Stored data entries
────────────────

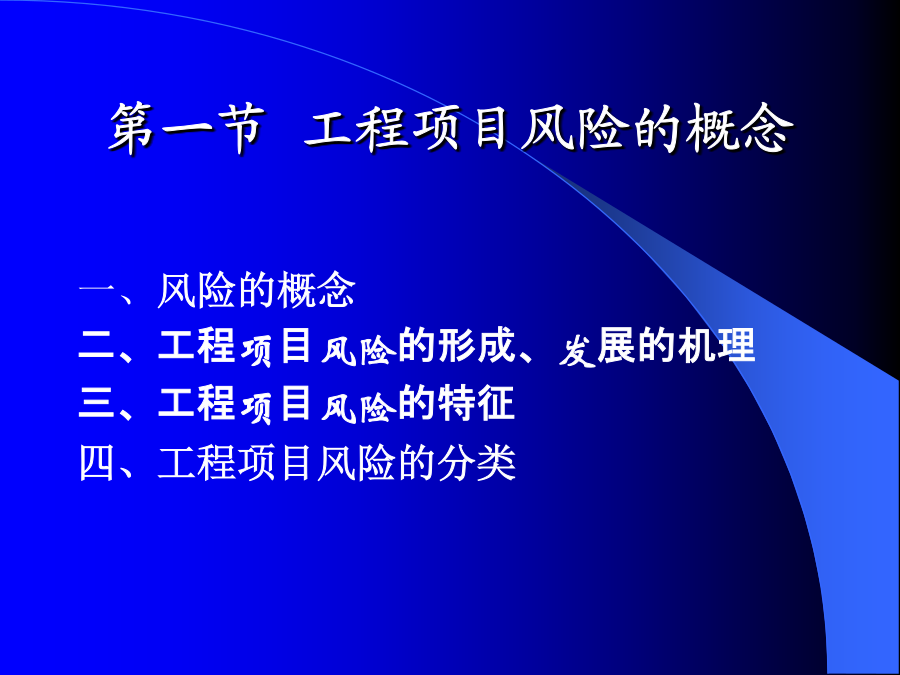 第一节 工程项目风险的概念

一、风险的概念
二、工程项目风险的形成、发展的机理
三、工程项目风险的特征
四、工程项目风险的分类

────────────────

Reproduce the entries exactly. Do not carry over any picture.

[Output for this task]:
 第一节 工程项目风险的概念

一、风险的概念
二、工程项目风险的形成、发展的机理
三、工程项目风险的特征
四、工程项目风险的分类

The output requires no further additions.